After that, I switched gears and went into consulting. That was very different - instead of designing software used by millions of people, I worked closely with clients to build custom applications. I worked with organizations such as Vancity, Vancouver Coastal Health, Enbridge, College of Nurses, Ritchie Brothers, Rogers, Pattison Sign Group and school districts. I designed an app for schools to help them communicate with parents, a tool for Alzheimer’s patients to track symptoms daily, a workflow to assess new nurses so that they can work in a province, a site to improve the heavy equipment auction experience, and collaboration apps for people to be safer, more productive and happier at work.

I love what I do because improving the systems people interact with at work are critical to overall satisfaction and engagement in life. This field requires taking on challenges where your app might be the thing that stands in the way of someone working late and missing dinner with their family. We spend most of our waking lives at work, yet we put up with tools that are often poorly designed or executed. I feel a sense of responsibility working in this space and I’m driven to improve these experiences in any way I can.

What are your core responsibilities at Freshbooks?

At FreshBooks, we design for small business owners and their teams. Small businesses use FreshBooks to manage accounting, but our goal is to design an experience where people don’t have to learn accounting. We try to get out of the way so small business owners can focus on doing what they love - whether it’s their craft, trade or growing their business. It’s a fun design challenge! I lead a team of designers, and work with other people such as product managers, tech leads, marketing and analytics experts to execute our vision. I spend much of my day in meetings and design critiques, talking to customers and helping to paint a picture of where we believe small business cloud accounting is headed.

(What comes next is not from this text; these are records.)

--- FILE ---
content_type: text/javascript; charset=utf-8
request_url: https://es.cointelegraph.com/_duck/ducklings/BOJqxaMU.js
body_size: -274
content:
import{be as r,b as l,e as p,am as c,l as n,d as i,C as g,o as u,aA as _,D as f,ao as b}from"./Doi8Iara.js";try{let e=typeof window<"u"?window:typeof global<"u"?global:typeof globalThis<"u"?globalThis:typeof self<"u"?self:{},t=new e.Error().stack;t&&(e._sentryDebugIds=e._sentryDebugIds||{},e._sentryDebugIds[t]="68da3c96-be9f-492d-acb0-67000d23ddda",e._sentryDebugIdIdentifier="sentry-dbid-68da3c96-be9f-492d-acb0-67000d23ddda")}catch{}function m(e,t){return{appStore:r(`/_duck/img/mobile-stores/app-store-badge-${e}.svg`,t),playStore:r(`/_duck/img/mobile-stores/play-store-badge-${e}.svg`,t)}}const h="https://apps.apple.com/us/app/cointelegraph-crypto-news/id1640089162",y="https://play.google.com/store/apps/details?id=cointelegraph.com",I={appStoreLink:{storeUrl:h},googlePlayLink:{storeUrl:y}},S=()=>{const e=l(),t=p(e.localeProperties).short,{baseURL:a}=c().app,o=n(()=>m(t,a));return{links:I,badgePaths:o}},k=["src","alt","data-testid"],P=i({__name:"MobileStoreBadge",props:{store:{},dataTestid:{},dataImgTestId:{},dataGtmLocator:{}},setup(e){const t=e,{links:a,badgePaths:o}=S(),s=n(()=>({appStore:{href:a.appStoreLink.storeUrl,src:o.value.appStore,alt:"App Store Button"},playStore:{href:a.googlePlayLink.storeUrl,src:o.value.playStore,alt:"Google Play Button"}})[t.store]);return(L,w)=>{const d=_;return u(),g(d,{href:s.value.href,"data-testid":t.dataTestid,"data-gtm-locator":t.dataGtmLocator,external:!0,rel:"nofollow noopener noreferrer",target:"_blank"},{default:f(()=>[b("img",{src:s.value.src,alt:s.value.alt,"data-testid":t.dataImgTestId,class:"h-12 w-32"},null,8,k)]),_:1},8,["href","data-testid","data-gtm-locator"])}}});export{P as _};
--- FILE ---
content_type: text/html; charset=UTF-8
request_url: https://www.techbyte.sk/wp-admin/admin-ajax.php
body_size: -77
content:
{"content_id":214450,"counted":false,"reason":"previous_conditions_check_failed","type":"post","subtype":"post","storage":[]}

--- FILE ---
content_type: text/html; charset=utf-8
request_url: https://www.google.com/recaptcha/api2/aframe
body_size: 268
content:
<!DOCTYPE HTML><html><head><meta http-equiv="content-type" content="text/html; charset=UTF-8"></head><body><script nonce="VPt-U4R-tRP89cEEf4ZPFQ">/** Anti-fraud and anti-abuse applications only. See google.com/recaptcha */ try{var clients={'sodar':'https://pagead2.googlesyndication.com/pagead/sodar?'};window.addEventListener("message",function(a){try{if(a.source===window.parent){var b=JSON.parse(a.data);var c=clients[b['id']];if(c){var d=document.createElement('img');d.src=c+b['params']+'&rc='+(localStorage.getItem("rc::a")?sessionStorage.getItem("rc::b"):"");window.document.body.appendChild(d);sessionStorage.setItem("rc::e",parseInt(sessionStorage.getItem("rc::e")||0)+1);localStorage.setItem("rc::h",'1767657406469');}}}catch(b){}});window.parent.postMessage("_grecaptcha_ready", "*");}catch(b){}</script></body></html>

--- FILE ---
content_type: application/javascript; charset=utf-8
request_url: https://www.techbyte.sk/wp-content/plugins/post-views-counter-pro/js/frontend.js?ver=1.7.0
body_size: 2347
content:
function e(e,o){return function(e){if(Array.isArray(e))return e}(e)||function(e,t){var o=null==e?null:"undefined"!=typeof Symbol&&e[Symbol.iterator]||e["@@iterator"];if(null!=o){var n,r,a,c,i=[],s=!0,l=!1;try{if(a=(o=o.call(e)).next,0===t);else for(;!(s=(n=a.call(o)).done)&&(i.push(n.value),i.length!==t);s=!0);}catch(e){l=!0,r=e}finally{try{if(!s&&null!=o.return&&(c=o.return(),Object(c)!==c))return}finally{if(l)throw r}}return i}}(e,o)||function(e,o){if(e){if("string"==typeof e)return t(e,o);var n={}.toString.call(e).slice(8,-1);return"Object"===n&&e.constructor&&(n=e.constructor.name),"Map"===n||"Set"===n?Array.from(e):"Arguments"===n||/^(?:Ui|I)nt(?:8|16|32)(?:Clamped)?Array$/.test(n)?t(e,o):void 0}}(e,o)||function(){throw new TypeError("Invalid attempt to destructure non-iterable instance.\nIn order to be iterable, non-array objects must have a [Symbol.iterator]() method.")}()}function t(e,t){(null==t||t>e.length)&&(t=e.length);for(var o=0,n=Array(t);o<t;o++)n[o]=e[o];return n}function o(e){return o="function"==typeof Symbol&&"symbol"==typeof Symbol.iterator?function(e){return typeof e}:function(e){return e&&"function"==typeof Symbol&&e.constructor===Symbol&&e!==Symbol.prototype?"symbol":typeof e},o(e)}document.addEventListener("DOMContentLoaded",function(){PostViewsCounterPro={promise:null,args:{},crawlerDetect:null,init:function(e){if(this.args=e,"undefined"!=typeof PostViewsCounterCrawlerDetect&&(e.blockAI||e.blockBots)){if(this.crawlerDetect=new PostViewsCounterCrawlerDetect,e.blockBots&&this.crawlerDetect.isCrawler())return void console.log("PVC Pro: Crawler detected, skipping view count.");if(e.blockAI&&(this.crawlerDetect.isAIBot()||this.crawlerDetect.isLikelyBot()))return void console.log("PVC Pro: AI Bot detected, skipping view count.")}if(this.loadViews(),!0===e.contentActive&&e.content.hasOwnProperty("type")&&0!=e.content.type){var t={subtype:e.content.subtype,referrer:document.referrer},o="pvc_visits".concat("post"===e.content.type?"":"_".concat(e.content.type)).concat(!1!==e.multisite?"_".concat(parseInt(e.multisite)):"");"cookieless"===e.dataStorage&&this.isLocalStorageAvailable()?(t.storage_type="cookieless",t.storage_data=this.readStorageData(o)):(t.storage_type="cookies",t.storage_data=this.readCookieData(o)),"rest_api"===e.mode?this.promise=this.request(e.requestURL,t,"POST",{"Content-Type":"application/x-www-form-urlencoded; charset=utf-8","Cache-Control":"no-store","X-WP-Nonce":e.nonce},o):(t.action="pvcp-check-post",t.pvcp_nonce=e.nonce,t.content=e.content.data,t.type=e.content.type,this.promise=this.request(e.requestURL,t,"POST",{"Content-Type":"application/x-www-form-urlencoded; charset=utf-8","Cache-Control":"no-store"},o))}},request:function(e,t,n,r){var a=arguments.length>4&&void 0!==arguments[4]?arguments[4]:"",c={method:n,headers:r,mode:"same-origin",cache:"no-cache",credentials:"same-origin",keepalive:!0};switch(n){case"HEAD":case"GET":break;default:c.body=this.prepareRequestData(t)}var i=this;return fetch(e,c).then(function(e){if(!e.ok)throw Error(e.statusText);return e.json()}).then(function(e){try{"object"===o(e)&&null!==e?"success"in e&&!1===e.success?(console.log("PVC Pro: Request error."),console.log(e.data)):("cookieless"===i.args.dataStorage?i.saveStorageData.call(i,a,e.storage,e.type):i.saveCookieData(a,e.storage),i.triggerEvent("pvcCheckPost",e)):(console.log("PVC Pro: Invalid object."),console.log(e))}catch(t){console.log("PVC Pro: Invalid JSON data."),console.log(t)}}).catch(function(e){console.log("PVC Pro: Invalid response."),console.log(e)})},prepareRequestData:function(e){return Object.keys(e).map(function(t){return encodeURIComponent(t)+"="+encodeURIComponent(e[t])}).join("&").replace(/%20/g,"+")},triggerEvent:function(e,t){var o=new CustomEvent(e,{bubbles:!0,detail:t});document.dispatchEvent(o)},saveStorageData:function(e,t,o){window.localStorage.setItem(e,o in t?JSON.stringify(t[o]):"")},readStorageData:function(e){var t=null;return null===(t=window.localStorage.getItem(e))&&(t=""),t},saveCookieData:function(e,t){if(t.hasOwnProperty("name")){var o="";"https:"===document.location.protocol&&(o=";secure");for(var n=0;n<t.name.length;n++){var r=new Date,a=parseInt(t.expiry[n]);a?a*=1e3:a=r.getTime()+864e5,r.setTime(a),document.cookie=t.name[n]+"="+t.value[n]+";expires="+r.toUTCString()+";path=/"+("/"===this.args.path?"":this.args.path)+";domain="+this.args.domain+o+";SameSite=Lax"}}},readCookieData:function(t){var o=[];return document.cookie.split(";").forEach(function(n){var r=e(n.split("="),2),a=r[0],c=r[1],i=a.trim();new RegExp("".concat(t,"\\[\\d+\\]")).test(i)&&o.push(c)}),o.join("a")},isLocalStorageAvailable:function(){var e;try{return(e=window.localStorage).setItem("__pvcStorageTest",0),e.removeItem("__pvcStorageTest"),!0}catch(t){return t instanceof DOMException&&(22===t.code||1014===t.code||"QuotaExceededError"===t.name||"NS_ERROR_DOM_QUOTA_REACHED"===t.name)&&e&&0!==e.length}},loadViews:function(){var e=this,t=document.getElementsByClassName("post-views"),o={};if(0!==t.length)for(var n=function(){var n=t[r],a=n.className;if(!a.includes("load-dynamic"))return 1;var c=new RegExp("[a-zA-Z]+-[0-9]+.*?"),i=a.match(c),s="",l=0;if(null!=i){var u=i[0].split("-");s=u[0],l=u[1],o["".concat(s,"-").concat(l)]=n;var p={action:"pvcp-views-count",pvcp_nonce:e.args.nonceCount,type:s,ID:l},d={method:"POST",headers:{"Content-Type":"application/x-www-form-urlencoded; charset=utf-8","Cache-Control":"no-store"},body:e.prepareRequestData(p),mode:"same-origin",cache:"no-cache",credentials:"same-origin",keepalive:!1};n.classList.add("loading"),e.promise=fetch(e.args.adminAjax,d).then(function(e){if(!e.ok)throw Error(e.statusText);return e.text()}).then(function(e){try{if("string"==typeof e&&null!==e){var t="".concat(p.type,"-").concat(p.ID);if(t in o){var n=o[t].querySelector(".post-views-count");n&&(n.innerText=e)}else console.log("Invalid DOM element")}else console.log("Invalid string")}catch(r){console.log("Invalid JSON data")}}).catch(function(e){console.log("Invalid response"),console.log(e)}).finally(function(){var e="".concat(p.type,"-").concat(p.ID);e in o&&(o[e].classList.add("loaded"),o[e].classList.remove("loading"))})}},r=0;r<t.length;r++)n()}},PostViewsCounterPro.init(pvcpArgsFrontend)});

What is the most important quality of a successful UX designer?

An inquisitive mindset and a drive to deeply understand a problem. I sometimes think of myself as a detective who is constantly asking questions, digging deeper and working to find patterns among different people. A great UX designer works relentlessly to ask questions, clarify assumptions, and peel back the layers of a problem. I think natural curiosity and inquisitiveness is hard to teach, but I believe that anyone can be a designer by practicing the UX techniques that help validate their understanding of a problem.

The other thing I’ll add is that a great designer has the discipline to work through a ton of bad ideas to get to a good one. I often say, it takes 10 ideas to get to a bad one! It takes great patience and hard work to design well.

Tell us something you’ve learned during your career that you wish you knew when you were starting out. 

Influence what you can, and don’t lose sleep over what you can’t.

Much of my design career has relied on learning on how to communicate clearly, how to pitch my ideas and how to let go of the things that I can’t change. In my early days, I didn’t realize that communication is such a critical part of design, and I learned the hard way that beautiful design doesn’t sell it itself. Through design critiques, presentations and collaborative workshops I learned the art of facilitation and influence.

I also learned how to tell stories, how to focus a message for different audiences and how to share work early and often. All those experiences taught me that design is a journey where you bring people along, and design and communication go hand-in-hand.

I recommend to any young designer to first work on the hard skills of design, but don’t forget that the soft skills of communication are just as important when working with teams. It’s a lifelong skill, and gets more critical as you grow in your career. So read about it, take courses in communication (or for fun, improv!) and find people that inspire you and learn from them.